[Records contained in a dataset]
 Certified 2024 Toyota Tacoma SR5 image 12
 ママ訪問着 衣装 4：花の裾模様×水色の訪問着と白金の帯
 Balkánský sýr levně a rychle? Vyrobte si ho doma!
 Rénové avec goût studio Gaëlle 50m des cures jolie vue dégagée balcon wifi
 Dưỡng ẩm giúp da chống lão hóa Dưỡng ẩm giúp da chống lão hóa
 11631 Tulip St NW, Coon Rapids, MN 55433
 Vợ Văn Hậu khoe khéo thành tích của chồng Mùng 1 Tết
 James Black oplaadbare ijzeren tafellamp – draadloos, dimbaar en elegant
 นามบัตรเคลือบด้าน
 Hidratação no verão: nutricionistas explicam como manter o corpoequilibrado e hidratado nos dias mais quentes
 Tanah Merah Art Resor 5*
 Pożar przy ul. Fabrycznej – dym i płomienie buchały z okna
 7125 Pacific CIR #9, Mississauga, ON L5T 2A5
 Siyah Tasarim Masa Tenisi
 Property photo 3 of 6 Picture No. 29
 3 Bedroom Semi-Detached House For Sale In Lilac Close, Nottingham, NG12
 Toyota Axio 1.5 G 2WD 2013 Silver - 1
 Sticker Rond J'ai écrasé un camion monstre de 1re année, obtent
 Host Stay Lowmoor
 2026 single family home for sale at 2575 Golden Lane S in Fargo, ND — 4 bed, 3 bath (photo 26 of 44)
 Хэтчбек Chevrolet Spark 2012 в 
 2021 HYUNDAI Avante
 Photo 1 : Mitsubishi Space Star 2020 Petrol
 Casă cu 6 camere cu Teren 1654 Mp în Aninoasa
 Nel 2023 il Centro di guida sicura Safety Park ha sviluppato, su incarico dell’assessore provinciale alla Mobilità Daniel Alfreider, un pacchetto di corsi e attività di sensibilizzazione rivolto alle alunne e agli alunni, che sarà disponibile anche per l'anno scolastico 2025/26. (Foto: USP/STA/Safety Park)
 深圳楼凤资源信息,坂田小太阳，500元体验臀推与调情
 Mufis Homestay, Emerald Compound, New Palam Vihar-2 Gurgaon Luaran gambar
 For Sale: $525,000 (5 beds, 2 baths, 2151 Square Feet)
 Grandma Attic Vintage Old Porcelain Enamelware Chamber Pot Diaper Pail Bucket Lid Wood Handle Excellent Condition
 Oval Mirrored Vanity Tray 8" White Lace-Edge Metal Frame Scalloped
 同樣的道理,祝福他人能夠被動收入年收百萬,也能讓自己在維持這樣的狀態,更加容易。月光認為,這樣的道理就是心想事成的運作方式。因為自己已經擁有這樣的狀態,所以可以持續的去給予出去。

### BRIEF
Give back, exactly as written, the stretch from the line with "Toyota Axio 1.5 G 2WD 2013 Silver - 1" through the line with "Photo 1 : Mitsubishi Space Star 2020 Petrol", and no other lines from the records above.

### TASK ANSWER
 Toyota Axio 1.5 G 2WD 2013 Silver - 1
 Sticker Rond J'ai écrasé un camion monstre de 1re année, obtent
 Host Stay Lowmoor
 2026 single family home for sale at 2575 Golden Lane S in Fargo, ND — 4 bed, 3 bath (photo 26 of 44)
 Хэтчбек Chevrolet Spark 2012 в 
 2021 HYUNDAI Avante
 Photo 1 : Mitsubishi Space Star 2020 Petrol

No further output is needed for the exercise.